I've attached a schematic I've been given for an all valve effects loop used in guitar amplifiers.

There are a couple of things I wanted to ask your help on.

First of all, the capacitor and resistor circled in red on the right. The 22nF capacitor looks like a decoupling capacitor for the previous 'in' stage before the loop, and the 100k resistor, a grid stop resistor.

If this is the case, are these two not the wrong way around?

Secondly, the 22uF capacitor in blue. I think this is probably there to stabilise the bias resistors 220k and 33k. But this capacitor is also tied to the grid of the valve. So I would have thought it's going to try to bypass the audio signal to ground. I'm not particularly familiar with cathode followers.

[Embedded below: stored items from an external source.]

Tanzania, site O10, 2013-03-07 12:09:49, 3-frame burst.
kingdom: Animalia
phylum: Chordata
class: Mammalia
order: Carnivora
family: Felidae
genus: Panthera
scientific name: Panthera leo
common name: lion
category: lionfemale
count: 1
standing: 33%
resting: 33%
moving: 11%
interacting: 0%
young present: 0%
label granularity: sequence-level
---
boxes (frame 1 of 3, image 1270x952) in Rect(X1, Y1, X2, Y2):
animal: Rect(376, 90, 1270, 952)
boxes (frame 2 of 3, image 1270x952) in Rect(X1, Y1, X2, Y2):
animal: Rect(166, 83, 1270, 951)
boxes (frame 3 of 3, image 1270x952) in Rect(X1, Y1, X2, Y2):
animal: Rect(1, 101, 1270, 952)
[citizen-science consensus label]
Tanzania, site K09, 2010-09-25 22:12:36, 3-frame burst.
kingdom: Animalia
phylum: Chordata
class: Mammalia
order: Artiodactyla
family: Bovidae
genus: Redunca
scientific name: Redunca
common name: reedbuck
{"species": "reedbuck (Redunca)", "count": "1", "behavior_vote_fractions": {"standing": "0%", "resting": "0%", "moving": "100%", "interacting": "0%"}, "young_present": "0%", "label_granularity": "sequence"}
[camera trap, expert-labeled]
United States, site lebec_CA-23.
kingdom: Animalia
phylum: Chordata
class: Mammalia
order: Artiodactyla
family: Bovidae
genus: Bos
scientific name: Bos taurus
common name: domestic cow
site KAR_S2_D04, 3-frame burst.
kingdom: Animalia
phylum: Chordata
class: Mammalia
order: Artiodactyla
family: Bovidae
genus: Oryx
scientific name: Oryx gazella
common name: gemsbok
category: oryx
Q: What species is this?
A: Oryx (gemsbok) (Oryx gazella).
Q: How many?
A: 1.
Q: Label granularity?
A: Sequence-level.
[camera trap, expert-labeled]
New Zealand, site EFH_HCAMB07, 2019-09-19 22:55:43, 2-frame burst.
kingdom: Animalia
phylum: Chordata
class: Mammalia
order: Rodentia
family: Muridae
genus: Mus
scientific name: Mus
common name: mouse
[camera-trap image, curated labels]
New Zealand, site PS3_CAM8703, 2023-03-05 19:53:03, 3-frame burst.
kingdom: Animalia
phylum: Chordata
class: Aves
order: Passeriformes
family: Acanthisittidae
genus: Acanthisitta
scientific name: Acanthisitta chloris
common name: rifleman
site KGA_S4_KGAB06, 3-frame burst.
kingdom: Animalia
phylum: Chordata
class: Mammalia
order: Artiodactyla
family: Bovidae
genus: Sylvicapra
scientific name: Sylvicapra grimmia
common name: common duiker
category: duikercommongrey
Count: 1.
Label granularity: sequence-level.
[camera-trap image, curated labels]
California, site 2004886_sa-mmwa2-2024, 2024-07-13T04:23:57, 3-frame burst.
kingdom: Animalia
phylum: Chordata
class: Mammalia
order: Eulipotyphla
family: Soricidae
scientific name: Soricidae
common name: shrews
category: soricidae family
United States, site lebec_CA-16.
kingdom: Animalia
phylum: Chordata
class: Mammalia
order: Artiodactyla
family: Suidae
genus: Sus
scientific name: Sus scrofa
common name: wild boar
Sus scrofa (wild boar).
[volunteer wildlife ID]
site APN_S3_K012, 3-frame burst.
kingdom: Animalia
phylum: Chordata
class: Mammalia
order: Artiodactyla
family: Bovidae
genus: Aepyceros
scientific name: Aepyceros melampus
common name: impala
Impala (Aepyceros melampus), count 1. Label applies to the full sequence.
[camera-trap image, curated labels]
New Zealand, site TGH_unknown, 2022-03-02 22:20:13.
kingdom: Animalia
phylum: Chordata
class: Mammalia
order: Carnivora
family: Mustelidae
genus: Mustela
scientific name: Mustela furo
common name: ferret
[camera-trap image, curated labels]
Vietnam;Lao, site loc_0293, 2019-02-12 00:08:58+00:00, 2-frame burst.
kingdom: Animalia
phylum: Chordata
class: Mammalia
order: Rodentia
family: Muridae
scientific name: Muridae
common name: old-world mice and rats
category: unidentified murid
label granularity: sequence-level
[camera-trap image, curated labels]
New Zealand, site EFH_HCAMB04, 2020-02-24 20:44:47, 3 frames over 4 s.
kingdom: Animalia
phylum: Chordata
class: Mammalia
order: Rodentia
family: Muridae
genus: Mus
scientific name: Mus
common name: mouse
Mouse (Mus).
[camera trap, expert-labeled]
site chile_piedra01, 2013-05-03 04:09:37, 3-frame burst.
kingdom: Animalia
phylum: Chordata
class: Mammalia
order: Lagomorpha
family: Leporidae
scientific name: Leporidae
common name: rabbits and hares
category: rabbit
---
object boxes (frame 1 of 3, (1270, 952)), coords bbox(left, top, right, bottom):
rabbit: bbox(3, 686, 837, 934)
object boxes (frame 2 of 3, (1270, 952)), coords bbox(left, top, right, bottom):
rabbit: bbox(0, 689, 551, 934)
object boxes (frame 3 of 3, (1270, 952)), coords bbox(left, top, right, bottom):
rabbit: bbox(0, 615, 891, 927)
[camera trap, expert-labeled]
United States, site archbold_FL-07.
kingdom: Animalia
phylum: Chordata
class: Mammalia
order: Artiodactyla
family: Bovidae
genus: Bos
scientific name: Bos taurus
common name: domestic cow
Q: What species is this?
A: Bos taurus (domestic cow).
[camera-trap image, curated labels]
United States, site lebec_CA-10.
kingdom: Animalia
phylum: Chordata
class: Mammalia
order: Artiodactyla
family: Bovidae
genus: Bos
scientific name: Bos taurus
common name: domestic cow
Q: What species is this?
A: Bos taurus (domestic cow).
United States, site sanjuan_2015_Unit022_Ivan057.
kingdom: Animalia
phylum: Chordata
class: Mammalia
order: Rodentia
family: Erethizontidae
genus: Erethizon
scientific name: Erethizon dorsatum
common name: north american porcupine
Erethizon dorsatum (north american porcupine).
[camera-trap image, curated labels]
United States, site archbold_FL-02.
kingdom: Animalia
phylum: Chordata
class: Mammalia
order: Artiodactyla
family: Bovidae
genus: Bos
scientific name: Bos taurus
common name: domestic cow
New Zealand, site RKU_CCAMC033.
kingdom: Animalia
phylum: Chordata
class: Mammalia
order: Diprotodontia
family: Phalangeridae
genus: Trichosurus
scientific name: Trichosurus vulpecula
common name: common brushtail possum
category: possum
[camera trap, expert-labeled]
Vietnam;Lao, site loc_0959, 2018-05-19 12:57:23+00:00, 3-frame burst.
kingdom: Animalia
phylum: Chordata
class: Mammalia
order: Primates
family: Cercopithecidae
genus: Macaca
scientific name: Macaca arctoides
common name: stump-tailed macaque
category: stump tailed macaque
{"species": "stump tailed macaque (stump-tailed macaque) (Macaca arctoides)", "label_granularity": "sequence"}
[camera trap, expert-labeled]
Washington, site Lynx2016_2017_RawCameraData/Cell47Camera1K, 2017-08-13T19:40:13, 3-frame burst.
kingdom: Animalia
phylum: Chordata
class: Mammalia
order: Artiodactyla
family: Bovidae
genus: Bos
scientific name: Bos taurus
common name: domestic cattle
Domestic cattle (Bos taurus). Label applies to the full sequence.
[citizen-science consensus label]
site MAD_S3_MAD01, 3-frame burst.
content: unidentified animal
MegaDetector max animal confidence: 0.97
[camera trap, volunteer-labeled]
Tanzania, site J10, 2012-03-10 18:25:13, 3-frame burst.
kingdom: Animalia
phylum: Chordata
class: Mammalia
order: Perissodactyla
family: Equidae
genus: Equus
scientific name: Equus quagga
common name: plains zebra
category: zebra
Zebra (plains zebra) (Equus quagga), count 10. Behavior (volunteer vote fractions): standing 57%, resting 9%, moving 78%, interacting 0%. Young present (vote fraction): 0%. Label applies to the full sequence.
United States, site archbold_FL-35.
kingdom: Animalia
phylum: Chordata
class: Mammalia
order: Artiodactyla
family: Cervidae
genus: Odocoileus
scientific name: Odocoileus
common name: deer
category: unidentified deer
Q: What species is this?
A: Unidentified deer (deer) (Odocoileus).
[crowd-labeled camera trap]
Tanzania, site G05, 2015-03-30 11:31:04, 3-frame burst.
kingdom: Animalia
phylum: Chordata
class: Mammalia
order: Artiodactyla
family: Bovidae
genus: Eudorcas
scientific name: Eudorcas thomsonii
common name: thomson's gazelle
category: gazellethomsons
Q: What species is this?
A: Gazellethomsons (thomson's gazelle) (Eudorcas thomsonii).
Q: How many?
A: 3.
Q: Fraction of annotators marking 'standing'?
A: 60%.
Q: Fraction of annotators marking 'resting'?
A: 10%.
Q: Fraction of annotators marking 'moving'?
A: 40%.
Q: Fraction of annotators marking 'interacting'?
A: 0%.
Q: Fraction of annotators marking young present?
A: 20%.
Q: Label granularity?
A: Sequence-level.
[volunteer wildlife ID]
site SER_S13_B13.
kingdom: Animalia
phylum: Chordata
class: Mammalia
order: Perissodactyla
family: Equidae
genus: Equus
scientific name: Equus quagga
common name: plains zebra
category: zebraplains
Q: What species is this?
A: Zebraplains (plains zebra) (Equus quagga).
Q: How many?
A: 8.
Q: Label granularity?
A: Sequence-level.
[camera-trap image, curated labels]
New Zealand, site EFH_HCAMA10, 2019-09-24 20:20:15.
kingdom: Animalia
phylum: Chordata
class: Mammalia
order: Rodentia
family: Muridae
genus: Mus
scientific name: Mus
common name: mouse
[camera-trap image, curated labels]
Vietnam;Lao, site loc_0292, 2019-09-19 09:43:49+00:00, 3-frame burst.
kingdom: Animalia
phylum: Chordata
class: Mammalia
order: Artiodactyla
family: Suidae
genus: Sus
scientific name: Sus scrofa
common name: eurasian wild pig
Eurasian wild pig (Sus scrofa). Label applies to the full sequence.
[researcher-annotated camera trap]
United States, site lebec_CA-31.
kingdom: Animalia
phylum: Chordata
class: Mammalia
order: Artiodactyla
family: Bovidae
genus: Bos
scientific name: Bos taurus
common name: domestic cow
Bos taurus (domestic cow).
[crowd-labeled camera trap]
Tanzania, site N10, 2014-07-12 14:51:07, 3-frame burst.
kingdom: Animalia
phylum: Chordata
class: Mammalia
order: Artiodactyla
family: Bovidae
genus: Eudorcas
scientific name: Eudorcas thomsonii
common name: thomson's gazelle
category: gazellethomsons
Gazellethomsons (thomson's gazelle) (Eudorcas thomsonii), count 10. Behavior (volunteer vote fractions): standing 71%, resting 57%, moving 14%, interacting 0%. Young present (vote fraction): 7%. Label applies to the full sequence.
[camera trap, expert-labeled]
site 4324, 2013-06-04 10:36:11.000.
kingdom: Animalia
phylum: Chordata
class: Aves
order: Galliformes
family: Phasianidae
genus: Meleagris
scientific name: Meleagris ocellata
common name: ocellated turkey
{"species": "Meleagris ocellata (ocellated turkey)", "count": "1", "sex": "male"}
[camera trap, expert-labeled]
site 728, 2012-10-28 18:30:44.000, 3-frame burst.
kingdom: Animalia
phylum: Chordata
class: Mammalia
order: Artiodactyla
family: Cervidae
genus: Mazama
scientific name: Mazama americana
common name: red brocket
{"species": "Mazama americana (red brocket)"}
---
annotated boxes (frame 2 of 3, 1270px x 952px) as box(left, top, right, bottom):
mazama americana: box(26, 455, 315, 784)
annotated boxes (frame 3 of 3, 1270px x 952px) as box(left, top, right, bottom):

The capacitors in green bothered me because they seem to be quite large values. The 47nF isn't so bad, but 4u7 seems a bit strange for a decoupling capacitor. Could this by a typo and actually be 47nF?

The two resistors in pink I think may be acting like grid stop resistors, to limit the amount of current that the effects can sink and source.

The serial / parallel, 0dB -20dB switches are supposed to be for flexibility using different effects. I'd like to also ask for your help with these. The way I see it...

In serial, the first 1M resistor after SW1 goes betweent the grid and ground. The 1M resistor to it's right goes between the grid and the anode via the 47nF cap, forming a potential divider with the attentuation resistors. When SW1 is set to 0db mode, the 100k is bypassed and the divider is composed of two 1M resistors, so they split the signal 50:50 over each other.

In 20dB mode, the 1M is bypassed and the lower leg becomes 100k, so the upper 1M resistor gets 10x more of the signal dropped across it.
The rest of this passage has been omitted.